**** DATA IN THIS EXERCISE ****

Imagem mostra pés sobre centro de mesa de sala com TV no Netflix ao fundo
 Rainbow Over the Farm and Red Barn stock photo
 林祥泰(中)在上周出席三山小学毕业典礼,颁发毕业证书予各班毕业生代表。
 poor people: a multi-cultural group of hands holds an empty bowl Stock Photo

****
**** DATA IN THIS EXERCISE ****

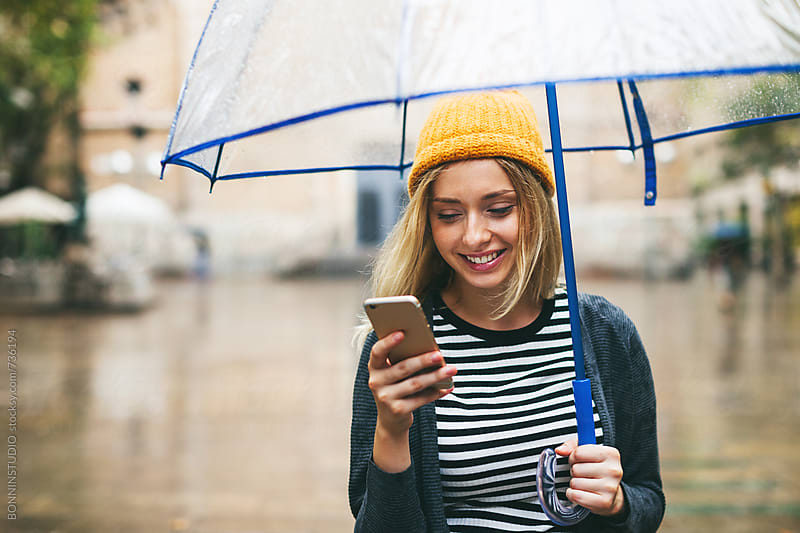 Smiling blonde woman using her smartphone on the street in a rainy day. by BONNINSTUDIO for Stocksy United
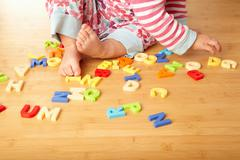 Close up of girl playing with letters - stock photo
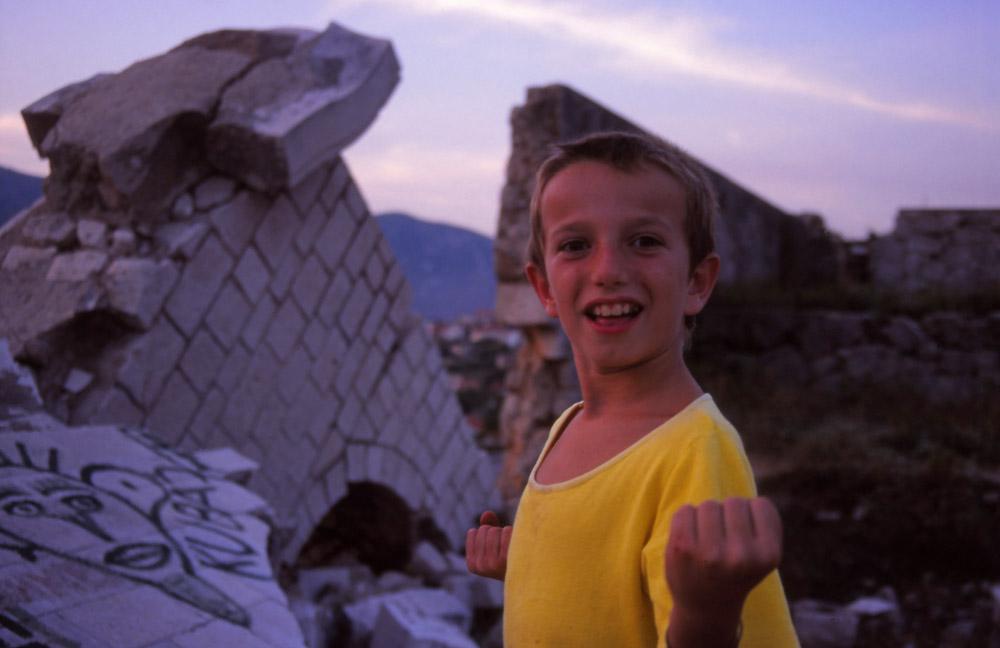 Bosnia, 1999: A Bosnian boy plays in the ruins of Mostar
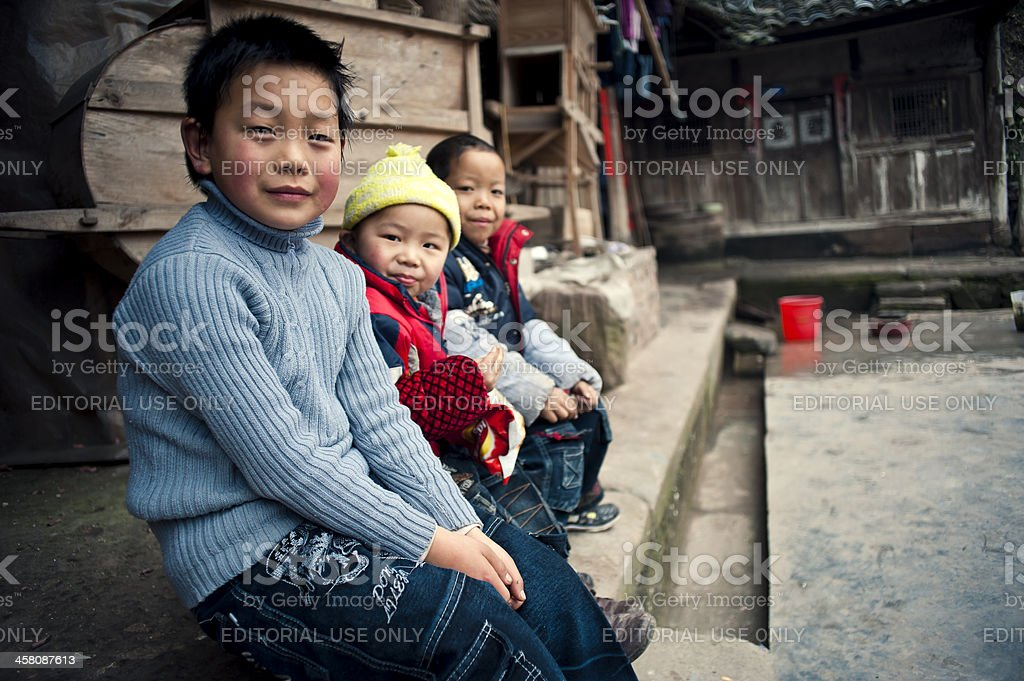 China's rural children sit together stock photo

****
**** DATA IN THIS EXERCISE ****

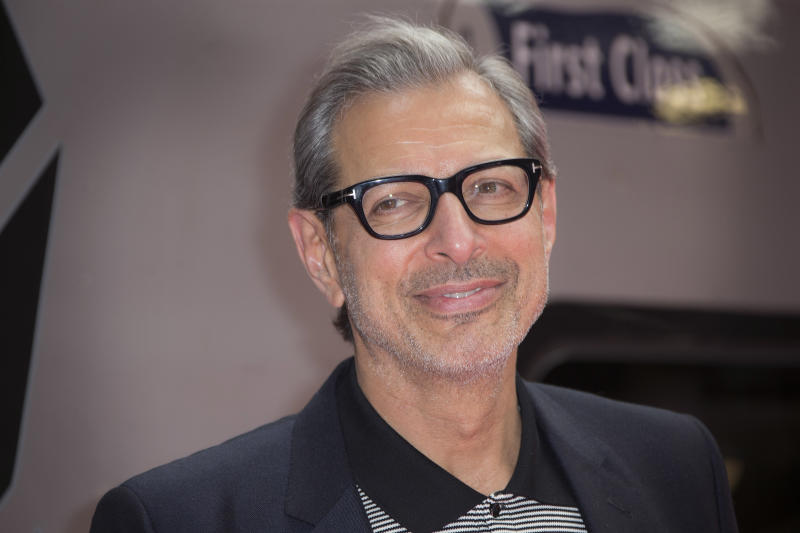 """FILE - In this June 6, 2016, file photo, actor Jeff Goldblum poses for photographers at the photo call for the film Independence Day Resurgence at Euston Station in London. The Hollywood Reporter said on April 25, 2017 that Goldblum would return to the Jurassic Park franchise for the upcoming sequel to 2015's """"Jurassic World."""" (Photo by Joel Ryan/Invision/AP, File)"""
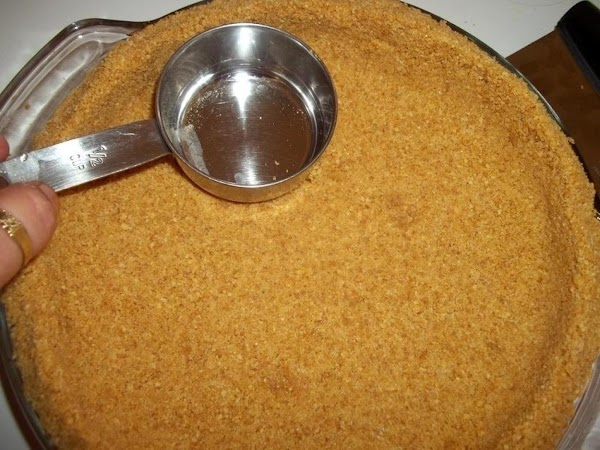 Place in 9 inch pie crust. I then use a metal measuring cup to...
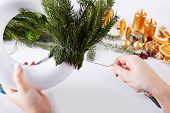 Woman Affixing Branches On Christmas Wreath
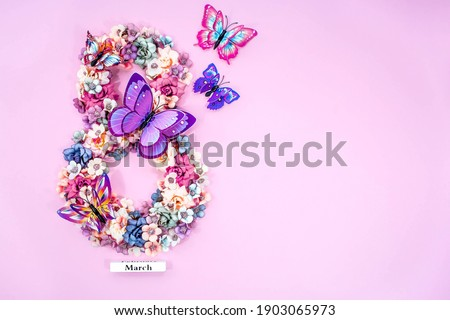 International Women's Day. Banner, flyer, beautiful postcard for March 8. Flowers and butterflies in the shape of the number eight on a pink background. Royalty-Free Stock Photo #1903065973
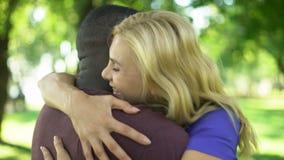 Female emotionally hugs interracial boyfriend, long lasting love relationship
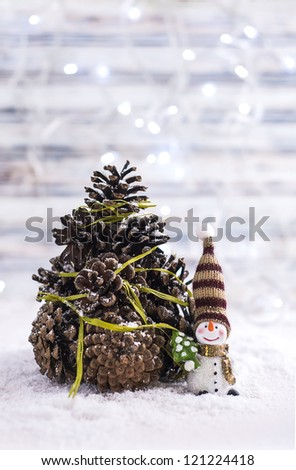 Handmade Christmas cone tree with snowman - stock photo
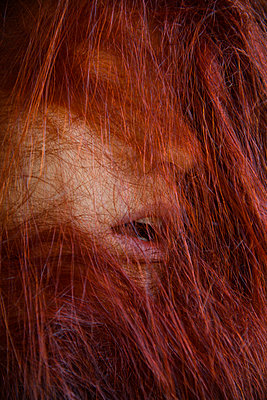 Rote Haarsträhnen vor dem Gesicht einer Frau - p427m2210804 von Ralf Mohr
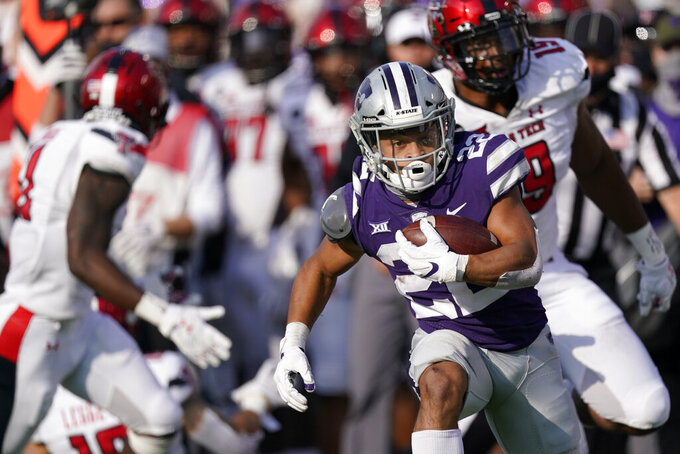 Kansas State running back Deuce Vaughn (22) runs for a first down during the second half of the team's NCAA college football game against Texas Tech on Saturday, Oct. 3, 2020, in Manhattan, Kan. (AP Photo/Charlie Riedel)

****

Everything above from the line containing "International Women's Day." down to the line containing "Kansas State running" is to be duplicated exactly, both lines included, and the pictures are to be omitted.

 International Women's Day. Banner, flyer, beautiful postcard for March 8. Flowers and butterflies in the shape of the number eight on a pink background. Royalty-Free Stock Photo #1903065973
 Female emotionally hugs interracial boyfriend, long lasting love relationship
 Handmade Christmas cone tree with snowman - stock photo
 Rote Haarsträhnen vor dem Gesicht einer Frau - p427m2210804 von Ralf Mohr
 Kansas State running back Deuce Vaughn (22) runs for a first down during the second half of the team's NCAA college football game against Texas Tech on Saturday, Oct. 3, 2020, in Manhattan, Kan. (AP Photo/Charlie Riedel)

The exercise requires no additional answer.